Hence, I revert back to my old tool chain, but found a great replacement for bibtex: bibulous. BibTex was among the main reasons why I switched to Pandoc, its over-engineered bibtex style file format is close to unmaintainable for people who didn’t learn Cobol at university! Bibulous works exactly like bibtex, it sits at the same place in the latex typesetting tool chain, take a standard bibliography file as input, etc. The only difference: it’s written in python and its bibliography style definitions are human readable! As an example, let’s have a brief look at the bibtex definition of how to format the bibliography entry of an article:
FUNCTION
{ output.bibitem
list.label.output
" (" list.year * ") " * write$
author "author" item.check
title.field field.used =
if$
crossref missing$
{ journal emphasize "journal" duplicate$ item.check
", " * format.vol.num.pages * output
}
{ format.article.crossref output.nonnull
format.pages output
}
if$
"" publisher * output
new.block
note missing$
{
skip$
}
{
note output
}
if$
fin.entry
}
… somewhere I read that this is written in a Polish notation, meaning, it’s not read from left to right, but the other way round. Also, there’s a complicated stack based system underneath. Well, it comes from the times when assembler was considered a mainstream language, I presume. Now, here’s the same in bibulous format:
# Article
article = <au> (<year>) \enquote{<title>}, \textit{<journal>}, <volume>[ (<number>)|] ...

- - - - -

- [YOUR GOAL]: Write the next few paragraphs of the post above that compares bibtex with bibulous, following on from its final bibulous line.

- [DATA SEGMENT]:
- - - - -

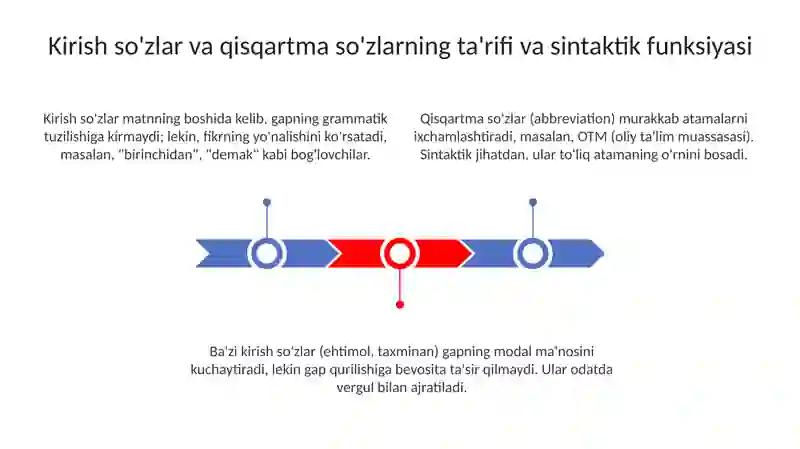 Kirish so'zlar va qisqartma so'zlarning ta'rifi va sintaktik funksiyasi

Kirish so'zlar matnning boshida kelib, gapning grammatik tuzilishiga kirmaydi; lekin, fikrning yo'nalishini ko'rsatadi, masalan, "birinchidan", "demak" kabi bog'lovchilar.

Qisqartma so'zlar (abbreviation) murakkab atamalarni ixchamlashtiradi, masalan, OTM (oliy ta'lim muassasasi). Sintaktik jihatdan, ular to'liq atamaning o'rnini bosadi.

Ba'zi kirish so'zlar (ehtimol, taxminan) gapning modal ma'nosini kuchaytiradi, lekin gap qurilishiga bevosita ta'sir qilmaydi. Ular odatda vergul bilan ajratiladi.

- - - - -

- [ANSWER TO THIS TASK]:
[, pp.~<startpage>--<endpage>|, <startpage>|, <eid>|].[ <note>.]
Doesn’t it look much more readable? Thank you bibulous team. The bibulous web page says something about limitations, but I couldn’t find any yet. I’ll post when I stumble into some.
In conclusion, I say Pandoc is great and I really like the principles of simplicity behind markdown. But unless there’s a good editor like LyX, proper - and I mean proper and not half heartedly - support for referencing, cross referencing and the like, it’s not ready for academic writing. It still rules large parts of web publishing and that’s where it’s absolutely awesome at: I stick with pandoc for the web, and latex+bibulous for academic writing.